→ PROBLEM DESCRIPTION
If a line below contains the word "site", count it. Please give the total and nothing else.

→ SOURCE INFORMATION
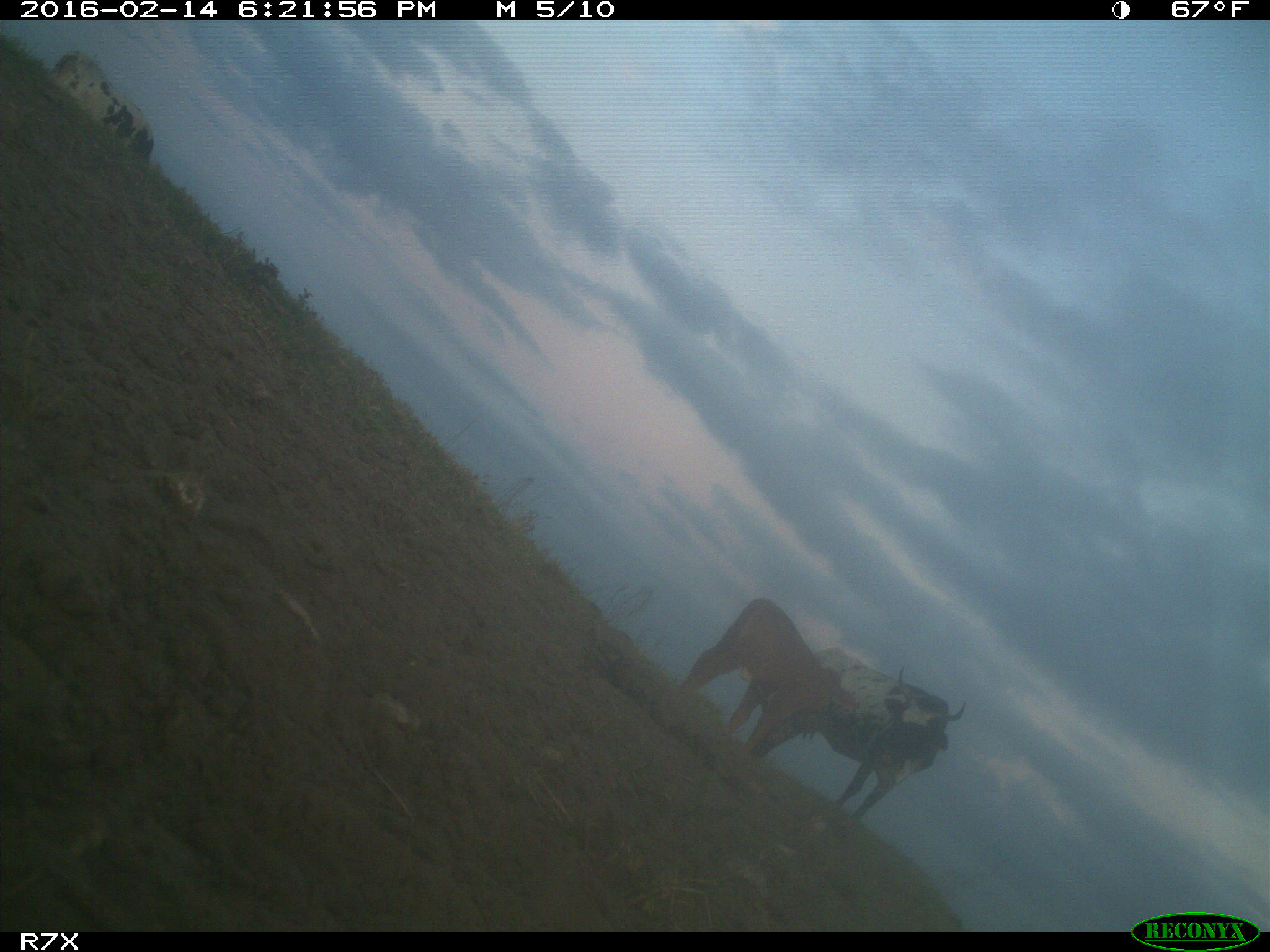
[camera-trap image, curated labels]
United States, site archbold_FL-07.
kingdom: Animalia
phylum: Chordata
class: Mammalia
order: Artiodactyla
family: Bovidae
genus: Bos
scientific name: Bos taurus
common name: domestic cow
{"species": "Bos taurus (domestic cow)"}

* * *

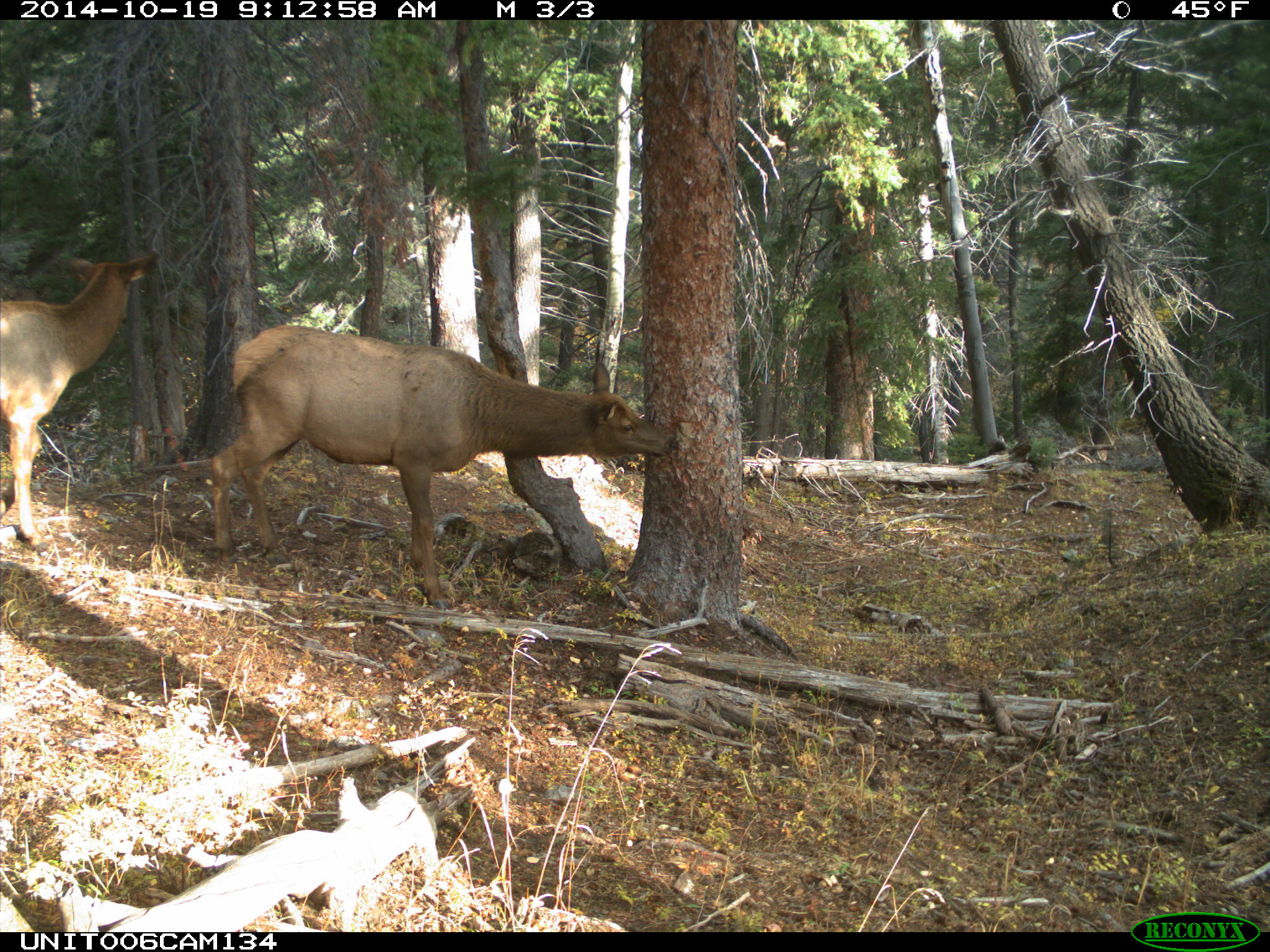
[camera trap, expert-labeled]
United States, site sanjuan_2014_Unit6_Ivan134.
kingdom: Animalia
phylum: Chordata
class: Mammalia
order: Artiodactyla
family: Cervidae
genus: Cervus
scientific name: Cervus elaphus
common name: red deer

→ RESULT OF THIS EXERCISE
2